Segment Start: Material provided
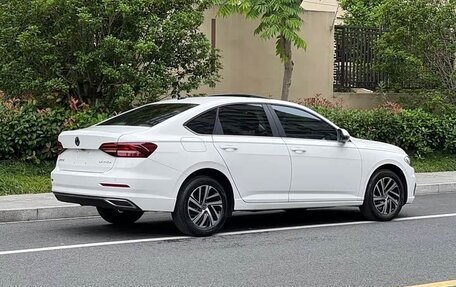 Volkswagen Lavida, 2022 год, 1 260 000 рублей, 4 фотография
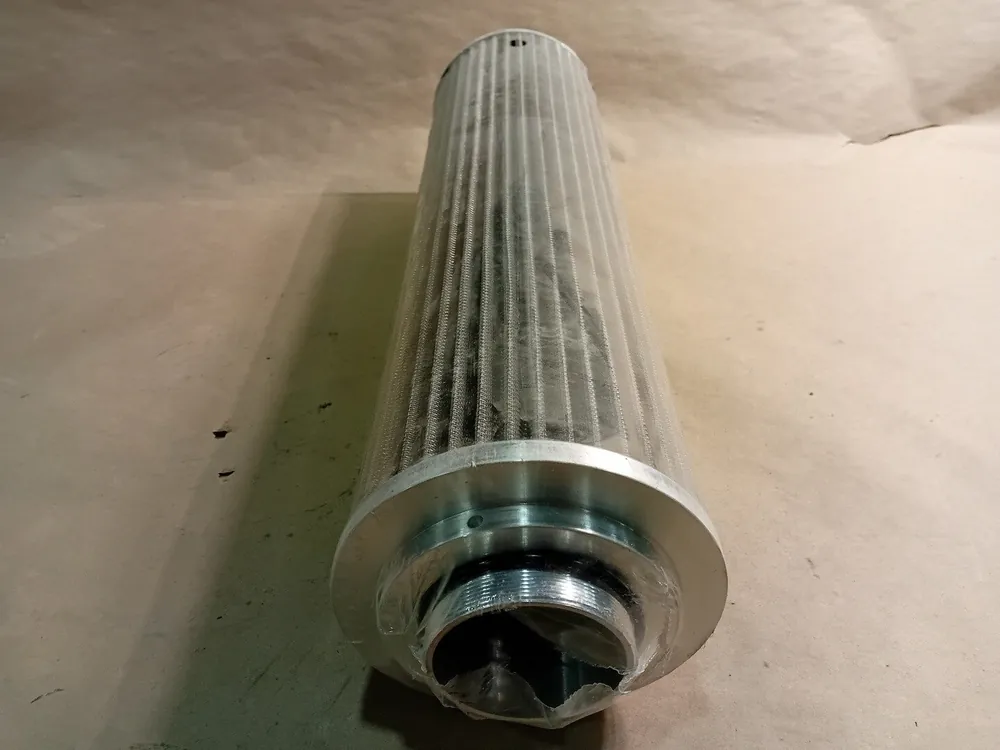 Precision Filter Element WUX-400x40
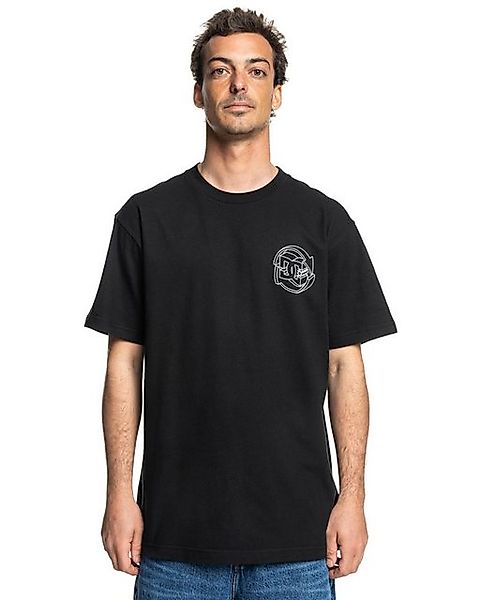 DC Shoes T-Shirt Dimensional günstig online kaufen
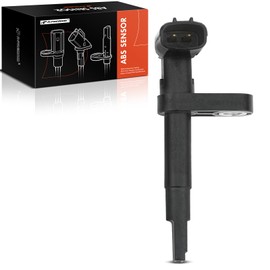 A-Premium Sensor de velocidad de las ruedas ABS compatible con modelos Lexus - GS300, GS350, GS430, GS450H, GS460, IS F, IS250, IS350, LFA, LS460, LS600H - Lado del pasajero trasero derecho, Reemplazo# 8954530070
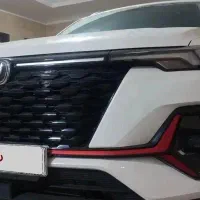چانگان CS35 پلاس مدل 2024 وارداتی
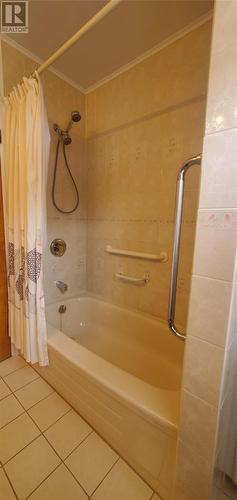 215-217 Main Road, Burin Bay Arm, NL - Indoor Photo Showing Bathroom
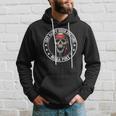 Hearsay Isnt Happy Hour Anytime Mega Pint Hoodie Gifts for Him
Segment End: Material provided
> _About this exercise_: Transcribe the text of all seven records above exactly as it appears, line by line, and omit the pictures from your answer.

> _Written reply_:
 Volkswagen Lavida, 2022 год, 1 260 000 рублей, 4 фотография
 Precision Filter Element WUX-400x40
 DC Shoes T-Shirt Dimensional günstig online kaufen
 A-Premium Sensor de velocidad de las ruedas ABS compatible con modelos Lexus - GS300, GS350, GS430, GS450H, GS460, IS F, IS250, IS350, LFA, LS460, LS600H - Lado del pasajero trasero derecho, Reemplazo# 8954530070
چانگان CS35 پلاس مدل 2024 وارداتی
 215-217 Main Road, Burin Bay Arm, NL - Indoor Photo Showing Bathroom
 Hearsay Isnt Happy Hour Anytime Mega Pint Hoodie Gifts for Him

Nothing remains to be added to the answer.